CXLRAMSim v1.0: System-Level Exploration of CXL Memory Expander Cards
This addresses the problem of inaccurate simulation tools for CXL memory architectures, which is crucial for researchers and engineers optimizing server memory for AI workloads, though it appears incremental as it builds on existing simulation frameworks.
The paper tackles the challenge of accurately simulating CXL-based memory expander cards for scale-up systems in LLM training and inference by presenting CXLRAMSim, the first gem5-integrated, full-system simulator that models CXL devices correctly, enabling realistic latency-bandwidth behavior and true interleaving with system DRAM.

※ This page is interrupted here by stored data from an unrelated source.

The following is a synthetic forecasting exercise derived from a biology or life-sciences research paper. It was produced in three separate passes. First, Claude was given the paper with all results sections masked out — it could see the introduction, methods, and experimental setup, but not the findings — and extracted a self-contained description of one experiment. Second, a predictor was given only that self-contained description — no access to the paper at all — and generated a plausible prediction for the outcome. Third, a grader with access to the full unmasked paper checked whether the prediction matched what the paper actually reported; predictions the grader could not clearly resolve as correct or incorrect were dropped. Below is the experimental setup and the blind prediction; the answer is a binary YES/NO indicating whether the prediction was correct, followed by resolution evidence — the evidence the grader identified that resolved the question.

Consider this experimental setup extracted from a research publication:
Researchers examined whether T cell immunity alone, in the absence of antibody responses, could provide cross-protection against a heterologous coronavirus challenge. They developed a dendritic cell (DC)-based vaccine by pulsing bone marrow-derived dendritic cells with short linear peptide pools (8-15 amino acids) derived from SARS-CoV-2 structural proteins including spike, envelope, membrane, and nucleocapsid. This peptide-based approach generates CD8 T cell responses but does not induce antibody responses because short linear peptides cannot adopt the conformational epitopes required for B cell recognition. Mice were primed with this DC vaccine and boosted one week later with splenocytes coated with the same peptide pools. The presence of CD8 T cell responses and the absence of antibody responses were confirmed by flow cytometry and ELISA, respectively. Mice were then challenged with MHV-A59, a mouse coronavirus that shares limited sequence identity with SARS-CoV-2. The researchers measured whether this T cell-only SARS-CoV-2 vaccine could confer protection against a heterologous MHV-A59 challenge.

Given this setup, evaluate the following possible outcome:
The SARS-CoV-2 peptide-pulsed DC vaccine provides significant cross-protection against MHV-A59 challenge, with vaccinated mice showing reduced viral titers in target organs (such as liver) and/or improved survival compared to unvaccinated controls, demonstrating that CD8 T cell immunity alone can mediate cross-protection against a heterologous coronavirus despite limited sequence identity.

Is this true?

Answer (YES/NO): YES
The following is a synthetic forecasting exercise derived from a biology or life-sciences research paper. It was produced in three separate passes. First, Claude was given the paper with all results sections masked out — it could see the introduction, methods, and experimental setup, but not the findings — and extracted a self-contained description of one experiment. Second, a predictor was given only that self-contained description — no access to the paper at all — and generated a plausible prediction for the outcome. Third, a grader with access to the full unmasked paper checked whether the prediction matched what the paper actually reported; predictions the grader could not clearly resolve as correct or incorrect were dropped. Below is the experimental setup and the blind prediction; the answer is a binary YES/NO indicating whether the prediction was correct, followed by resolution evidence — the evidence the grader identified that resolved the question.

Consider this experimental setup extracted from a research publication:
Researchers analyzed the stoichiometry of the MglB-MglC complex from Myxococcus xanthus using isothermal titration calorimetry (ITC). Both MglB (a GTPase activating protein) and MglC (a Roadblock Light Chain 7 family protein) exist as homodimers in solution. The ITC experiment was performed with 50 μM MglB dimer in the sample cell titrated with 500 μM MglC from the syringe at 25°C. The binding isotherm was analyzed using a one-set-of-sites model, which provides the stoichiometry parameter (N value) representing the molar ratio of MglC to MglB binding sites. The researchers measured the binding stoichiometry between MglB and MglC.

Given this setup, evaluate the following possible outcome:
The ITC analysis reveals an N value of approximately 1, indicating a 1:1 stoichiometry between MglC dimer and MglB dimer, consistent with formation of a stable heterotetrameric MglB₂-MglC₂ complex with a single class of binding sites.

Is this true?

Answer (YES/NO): NO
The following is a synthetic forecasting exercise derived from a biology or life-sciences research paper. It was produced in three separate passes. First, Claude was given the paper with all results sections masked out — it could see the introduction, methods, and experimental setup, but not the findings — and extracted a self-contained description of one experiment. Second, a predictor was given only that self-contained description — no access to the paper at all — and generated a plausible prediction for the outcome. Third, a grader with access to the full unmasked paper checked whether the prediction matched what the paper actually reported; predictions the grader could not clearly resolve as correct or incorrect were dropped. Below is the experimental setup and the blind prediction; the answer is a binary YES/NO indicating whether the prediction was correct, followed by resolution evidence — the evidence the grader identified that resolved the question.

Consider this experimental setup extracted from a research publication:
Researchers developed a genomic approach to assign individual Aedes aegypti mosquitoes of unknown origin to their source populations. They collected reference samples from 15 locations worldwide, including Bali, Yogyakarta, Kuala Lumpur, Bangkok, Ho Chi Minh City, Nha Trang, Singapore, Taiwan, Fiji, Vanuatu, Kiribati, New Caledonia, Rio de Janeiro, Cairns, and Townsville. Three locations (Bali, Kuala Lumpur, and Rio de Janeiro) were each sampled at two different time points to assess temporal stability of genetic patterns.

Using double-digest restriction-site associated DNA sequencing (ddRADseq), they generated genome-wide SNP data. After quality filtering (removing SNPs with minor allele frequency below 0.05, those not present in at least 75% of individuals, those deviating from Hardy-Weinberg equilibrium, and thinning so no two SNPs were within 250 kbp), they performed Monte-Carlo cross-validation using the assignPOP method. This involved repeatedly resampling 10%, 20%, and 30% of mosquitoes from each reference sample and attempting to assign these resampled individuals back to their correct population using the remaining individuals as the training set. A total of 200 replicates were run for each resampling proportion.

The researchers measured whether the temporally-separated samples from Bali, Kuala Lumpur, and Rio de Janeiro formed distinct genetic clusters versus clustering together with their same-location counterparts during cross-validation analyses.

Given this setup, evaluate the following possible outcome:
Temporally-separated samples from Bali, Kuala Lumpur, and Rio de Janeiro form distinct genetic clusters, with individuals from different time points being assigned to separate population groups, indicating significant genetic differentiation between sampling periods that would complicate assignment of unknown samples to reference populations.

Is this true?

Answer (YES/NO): NO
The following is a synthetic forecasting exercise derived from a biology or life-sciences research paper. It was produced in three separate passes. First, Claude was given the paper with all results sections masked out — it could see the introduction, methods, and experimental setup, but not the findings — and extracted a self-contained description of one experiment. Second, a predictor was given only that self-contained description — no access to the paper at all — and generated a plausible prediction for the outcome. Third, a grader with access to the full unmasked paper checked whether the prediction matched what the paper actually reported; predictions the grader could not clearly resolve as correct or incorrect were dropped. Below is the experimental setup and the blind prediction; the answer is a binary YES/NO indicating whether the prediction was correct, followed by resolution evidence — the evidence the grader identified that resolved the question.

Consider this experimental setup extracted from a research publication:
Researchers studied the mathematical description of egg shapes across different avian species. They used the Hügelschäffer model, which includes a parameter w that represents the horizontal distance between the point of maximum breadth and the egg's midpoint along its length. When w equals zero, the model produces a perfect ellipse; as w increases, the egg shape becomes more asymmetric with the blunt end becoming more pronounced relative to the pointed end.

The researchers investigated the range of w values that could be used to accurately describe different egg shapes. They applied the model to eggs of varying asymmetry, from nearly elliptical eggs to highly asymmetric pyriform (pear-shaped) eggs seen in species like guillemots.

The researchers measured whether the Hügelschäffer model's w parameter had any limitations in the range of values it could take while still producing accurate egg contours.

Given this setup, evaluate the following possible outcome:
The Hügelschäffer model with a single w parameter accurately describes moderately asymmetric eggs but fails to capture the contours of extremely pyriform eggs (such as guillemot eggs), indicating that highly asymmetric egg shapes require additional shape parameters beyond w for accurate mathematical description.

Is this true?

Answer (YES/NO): YES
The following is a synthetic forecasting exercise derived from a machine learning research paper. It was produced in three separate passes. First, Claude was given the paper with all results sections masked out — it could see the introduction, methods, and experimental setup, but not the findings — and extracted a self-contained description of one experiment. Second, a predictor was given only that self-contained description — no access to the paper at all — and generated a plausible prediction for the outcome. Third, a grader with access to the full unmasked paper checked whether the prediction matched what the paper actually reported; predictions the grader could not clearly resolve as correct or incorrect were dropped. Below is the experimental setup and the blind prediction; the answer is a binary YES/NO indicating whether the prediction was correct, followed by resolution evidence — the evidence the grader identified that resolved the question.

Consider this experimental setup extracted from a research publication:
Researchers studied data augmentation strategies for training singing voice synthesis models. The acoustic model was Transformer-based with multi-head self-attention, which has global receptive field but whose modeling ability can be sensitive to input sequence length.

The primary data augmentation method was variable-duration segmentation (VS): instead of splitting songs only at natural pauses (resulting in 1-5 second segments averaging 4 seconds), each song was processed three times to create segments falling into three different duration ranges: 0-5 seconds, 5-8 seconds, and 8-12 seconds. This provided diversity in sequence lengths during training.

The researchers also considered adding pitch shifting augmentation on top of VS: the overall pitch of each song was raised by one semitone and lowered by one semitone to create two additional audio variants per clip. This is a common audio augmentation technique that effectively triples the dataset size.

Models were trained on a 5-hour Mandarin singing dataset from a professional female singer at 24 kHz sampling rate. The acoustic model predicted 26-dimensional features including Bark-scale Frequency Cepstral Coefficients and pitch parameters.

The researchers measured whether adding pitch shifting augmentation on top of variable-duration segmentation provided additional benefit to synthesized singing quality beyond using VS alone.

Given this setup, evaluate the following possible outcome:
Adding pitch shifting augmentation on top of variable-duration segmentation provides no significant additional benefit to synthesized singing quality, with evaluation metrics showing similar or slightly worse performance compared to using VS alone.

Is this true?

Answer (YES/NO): YES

The growing demands in the training and inference of Large Language Models (LLMs) are accelerating the adoption of scale-up systems that extend server shared memory through the use of Compute Express Link (CXL)-based load/store interconnects. Accurate full-system simulation of such architectures remains challenging, as existing tools (all very recent) rely on simplified or non-compliant architectural models, impacting accuracy and usability. We present CXLRAMSim, the first gem5-integrated, full-system simulator that models CXL devices at their correct position on the I/O bus, enabling the use of unmodified Linux kernels and software stack, realistic latency-bandwidth behavior and true interleaving with system DRAM. Our approach provides high-fidelity CXL.mem characterization and captures key challenges such as cache pollution when accessing CXL memory.